* WHAT TO WORK ON *
Reproduce the lines from the start of the records through the line containing "374L695 438L720 440V287L682", including both.
------------------------------------
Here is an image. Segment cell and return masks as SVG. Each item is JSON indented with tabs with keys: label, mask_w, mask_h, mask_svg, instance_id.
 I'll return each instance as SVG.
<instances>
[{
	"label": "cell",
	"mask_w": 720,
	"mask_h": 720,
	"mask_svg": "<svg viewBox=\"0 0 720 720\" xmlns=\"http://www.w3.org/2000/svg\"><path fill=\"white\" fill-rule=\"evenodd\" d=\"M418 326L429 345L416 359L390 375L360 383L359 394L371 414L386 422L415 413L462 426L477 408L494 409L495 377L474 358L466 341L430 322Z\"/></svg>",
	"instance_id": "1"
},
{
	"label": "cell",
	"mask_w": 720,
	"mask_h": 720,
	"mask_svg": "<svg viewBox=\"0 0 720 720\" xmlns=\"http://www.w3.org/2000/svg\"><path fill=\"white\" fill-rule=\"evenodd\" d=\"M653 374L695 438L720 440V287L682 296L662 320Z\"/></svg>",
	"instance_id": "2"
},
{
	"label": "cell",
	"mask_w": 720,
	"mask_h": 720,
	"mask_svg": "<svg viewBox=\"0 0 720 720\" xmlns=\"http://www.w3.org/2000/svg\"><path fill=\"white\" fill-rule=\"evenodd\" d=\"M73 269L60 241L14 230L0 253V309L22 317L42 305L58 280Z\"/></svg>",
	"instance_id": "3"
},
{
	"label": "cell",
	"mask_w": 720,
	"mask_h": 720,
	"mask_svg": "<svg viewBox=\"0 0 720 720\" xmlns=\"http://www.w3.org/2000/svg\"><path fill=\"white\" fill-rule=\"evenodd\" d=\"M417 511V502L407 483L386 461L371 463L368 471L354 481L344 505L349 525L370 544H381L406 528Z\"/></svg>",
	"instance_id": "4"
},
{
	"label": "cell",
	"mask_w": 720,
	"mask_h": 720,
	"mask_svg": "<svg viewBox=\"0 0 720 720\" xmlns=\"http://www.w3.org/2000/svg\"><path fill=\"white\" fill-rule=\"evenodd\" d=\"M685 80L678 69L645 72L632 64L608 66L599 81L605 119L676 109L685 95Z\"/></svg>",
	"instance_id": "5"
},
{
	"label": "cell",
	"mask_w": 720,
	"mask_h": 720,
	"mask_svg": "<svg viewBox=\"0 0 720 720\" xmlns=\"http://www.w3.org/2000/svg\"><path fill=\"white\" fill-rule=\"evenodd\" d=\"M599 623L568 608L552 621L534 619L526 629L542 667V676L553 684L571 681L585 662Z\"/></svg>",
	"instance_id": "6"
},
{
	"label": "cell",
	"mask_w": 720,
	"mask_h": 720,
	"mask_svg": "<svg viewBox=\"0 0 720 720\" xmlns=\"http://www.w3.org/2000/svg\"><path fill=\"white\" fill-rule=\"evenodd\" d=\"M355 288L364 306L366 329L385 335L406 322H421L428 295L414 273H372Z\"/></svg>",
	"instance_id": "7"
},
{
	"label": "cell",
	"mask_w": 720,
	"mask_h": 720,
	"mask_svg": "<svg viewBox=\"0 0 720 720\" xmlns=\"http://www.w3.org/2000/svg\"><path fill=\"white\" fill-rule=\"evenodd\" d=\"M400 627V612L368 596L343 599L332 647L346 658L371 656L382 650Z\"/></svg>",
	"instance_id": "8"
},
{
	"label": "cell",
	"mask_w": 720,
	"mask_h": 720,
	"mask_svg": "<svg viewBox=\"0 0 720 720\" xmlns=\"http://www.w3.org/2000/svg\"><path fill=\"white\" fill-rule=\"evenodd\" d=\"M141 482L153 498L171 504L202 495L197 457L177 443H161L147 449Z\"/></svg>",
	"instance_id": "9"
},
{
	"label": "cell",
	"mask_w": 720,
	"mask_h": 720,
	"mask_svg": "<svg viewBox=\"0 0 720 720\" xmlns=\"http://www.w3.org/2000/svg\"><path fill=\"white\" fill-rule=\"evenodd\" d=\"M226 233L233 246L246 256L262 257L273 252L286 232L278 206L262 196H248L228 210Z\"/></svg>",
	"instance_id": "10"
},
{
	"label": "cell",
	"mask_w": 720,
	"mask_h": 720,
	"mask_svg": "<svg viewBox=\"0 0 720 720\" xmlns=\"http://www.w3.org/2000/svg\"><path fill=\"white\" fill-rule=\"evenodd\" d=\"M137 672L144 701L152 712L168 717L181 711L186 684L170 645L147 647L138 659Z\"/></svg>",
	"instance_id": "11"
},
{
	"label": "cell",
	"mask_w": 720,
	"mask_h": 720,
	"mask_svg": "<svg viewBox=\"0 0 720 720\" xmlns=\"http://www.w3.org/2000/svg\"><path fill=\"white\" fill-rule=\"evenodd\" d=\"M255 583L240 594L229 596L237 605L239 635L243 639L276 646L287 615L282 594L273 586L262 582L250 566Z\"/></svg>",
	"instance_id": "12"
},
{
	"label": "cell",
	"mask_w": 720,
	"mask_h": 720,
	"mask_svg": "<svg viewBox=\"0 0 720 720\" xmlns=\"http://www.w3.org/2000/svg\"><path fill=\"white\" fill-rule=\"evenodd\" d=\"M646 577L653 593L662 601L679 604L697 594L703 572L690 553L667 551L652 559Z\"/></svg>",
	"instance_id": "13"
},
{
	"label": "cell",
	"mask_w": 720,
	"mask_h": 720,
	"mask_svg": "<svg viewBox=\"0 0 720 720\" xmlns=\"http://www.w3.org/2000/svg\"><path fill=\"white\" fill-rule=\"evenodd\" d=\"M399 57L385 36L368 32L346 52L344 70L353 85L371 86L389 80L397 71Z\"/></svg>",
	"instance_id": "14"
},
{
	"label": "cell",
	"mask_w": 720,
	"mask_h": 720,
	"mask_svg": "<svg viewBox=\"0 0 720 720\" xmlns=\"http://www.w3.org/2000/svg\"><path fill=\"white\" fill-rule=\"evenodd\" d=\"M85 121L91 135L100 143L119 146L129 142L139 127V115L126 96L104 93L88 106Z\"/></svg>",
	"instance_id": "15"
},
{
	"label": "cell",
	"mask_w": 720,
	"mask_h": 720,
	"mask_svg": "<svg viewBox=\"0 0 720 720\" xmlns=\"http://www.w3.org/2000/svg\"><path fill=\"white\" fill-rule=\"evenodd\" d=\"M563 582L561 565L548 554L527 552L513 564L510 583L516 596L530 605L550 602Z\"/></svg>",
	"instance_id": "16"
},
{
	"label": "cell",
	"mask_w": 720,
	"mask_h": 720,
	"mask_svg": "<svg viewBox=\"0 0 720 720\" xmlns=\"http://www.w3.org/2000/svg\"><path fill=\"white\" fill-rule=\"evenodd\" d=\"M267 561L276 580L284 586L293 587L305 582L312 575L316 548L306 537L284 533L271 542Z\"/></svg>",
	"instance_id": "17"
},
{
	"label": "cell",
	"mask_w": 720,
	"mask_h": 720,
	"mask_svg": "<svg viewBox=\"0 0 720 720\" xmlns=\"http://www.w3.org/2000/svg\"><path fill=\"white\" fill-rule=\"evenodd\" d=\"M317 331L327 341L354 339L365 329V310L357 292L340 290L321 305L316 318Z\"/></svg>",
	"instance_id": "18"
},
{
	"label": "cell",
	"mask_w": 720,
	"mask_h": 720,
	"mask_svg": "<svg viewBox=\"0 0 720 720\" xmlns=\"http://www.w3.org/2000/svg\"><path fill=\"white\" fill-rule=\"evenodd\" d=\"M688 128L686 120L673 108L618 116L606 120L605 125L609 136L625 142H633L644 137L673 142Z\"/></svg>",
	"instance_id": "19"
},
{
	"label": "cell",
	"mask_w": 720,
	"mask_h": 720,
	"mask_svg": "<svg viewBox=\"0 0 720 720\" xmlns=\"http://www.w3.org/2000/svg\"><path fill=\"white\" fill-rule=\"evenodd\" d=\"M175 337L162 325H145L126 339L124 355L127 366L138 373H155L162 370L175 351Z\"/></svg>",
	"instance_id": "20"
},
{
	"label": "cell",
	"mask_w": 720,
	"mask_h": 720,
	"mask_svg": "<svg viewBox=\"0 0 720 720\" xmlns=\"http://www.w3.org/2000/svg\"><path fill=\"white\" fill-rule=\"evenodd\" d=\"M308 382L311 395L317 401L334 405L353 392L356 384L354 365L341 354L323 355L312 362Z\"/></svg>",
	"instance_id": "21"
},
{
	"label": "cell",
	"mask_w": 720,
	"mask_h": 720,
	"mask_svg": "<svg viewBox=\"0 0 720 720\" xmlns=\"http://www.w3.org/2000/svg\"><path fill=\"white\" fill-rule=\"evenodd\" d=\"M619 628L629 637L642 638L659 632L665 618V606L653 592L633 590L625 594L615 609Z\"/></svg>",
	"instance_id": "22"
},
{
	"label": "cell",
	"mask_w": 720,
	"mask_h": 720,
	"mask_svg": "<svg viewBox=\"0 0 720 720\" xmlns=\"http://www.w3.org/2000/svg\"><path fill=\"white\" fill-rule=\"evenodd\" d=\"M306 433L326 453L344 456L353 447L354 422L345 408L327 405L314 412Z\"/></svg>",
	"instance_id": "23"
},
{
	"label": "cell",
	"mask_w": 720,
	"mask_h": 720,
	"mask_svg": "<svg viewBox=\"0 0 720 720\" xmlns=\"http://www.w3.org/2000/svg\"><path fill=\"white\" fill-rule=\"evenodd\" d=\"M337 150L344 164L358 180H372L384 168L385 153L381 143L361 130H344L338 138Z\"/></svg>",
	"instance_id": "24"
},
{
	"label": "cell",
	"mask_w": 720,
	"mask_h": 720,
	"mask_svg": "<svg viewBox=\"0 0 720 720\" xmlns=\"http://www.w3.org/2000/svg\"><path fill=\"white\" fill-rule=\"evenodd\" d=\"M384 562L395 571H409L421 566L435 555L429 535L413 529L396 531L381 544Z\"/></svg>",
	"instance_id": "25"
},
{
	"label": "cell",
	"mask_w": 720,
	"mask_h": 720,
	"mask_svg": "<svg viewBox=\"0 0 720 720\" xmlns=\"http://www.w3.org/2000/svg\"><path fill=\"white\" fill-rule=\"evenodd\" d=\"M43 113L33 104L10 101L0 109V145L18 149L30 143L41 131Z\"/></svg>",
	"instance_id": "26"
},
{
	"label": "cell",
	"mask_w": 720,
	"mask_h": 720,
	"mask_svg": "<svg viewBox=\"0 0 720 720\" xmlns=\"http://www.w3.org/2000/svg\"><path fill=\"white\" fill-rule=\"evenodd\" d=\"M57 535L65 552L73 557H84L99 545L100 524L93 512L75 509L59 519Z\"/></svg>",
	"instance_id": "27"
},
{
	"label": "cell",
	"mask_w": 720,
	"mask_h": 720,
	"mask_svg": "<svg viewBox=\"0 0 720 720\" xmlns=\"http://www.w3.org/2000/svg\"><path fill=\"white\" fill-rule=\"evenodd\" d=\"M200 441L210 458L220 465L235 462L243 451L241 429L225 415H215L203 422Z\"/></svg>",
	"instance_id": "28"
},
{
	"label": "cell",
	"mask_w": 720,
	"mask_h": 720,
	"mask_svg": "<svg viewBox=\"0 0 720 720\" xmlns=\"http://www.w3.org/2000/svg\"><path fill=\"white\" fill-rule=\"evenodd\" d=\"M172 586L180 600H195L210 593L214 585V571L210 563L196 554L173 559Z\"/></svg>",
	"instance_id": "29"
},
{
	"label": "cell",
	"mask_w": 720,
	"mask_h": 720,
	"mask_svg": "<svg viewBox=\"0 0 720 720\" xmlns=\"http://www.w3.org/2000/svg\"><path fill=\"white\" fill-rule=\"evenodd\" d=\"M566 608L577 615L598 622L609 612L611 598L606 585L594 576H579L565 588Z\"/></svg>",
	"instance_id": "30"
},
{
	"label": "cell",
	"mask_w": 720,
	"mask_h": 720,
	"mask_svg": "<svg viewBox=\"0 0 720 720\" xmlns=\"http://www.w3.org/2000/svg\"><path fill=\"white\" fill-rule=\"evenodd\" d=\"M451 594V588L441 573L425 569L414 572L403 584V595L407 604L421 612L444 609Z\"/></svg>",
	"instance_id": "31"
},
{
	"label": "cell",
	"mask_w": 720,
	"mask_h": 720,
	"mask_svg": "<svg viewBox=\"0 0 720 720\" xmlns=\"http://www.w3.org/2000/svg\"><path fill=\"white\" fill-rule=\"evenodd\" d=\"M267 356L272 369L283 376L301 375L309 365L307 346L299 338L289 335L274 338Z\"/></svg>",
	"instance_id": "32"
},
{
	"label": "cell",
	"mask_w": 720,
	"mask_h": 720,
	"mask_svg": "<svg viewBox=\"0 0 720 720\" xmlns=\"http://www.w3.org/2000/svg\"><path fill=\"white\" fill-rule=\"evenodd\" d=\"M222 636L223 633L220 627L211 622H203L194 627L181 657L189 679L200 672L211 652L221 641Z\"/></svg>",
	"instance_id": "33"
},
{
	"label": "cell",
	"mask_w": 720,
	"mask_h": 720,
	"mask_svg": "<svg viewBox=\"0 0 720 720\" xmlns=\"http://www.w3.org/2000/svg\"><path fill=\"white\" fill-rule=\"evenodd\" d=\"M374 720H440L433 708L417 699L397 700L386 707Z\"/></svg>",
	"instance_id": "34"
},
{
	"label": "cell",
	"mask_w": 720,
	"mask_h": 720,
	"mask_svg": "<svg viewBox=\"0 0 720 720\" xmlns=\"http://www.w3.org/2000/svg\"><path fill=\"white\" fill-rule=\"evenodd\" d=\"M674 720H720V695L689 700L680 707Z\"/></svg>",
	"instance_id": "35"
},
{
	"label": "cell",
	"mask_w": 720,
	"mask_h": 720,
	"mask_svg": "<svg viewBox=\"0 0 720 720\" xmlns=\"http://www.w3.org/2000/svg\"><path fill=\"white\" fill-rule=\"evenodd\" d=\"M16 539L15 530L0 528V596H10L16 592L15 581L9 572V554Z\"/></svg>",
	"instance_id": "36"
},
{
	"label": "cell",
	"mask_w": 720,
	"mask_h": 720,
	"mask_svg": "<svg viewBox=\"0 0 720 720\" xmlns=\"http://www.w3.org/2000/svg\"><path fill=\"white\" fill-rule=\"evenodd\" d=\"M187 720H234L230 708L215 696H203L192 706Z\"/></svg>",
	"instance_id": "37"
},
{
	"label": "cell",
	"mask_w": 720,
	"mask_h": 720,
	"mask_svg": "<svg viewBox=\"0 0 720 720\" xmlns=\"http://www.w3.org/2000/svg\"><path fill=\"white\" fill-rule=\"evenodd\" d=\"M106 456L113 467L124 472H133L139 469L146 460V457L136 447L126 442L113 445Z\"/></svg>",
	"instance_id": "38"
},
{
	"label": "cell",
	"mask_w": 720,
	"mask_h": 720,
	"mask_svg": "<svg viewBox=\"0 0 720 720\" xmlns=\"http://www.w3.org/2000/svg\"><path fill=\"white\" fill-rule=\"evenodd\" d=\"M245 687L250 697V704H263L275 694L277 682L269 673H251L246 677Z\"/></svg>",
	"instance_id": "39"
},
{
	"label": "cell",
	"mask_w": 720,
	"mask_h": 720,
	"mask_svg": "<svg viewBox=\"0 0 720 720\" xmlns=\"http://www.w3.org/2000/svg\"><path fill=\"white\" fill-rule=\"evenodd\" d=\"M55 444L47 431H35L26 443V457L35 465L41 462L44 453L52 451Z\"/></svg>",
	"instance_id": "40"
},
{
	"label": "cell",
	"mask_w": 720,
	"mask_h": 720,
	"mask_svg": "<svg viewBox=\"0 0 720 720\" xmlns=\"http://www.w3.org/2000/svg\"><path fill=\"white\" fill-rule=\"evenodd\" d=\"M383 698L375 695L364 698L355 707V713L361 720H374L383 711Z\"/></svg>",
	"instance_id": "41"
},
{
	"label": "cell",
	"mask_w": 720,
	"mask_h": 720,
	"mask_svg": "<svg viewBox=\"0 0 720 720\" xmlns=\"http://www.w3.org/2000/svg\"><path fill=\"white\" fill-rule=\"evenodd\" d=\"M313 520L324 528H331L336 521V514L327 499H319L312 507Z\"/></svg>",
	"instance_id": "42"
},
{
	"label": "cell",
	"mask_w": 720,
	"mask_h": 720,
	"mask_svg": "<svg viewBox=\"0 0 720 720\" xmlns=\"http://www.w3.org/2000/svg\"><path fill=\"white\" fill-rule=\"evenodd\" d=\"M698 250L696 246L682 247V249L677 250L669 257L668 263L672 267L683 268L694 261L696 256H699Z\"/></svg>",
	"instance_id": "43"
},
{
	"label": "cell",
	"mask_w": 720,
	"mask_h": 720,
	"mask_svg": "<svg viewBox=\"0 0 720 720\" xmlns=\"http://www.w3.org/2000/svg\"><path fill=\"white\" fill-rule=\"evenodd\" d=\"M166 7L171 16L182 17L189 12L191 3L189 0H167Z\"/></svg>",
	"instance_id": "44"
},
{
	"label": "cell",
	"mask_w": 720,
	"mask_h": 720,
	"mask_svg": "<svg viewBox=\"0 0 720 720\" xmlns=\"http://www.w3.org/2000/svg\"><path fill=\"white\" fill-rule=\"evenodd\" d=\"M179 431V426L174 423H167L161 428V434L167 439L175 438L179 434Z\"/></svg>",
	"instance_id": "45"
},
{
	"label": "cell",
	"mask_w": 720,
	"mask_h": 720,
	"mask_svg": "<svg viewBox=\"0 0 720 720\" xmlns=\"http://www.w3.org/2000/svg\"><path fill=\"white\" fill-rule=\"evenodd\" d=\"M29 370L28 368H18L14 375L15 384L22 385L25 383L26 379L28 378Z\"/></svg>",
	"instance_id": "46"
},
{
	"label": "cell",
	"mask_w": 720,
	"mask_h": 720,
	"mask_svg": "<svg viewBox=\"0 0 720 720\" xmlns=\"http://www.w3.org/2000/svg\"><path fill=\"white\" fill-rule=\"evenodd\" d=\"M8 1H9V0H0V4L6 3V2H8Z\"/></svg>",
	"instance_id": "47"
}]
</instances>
------------------------------------
* WRITTEN SOLUTION *
Here is an image. Segment cell and return masks as SVG. Each item is JSON indented with tabs with keys: label, mask_w, mask_h, mask_svg, instance_id.
 I'll return each instance as SVG.
<instances>
[{
	"label": "cell",
	"mask_w": 720,
	"mask_h": 720,
	"mask_svg": "<svg viewBox=\"0 0 720 720\" xmlns=\"http://www.w3.org/2000/svg\"><path fill=\"white\" fill-rule=\"evenodd\" d=\"M418 326L429 345L416 359L390 375L360 383L359 394L371 414L386 422L415 413L462 426L477 408L494 409L495 377L474 358L466 341L430 322Z\"/></svg>",
	"instance_id": "1"
},
{
	"label": "cell",
	"mask_w": 720,
	"mask_h": 720,
	"mask_svg": "<svg viewBox=\"0 0 720 720\" xmlns=\"http://www.w3.org/2000/svg\"><path fill=\"white\" fill-rule=\"evenodd\" d=\"M653 374L695 438L720 440V287L682 296L662 320Z\"/></svg>",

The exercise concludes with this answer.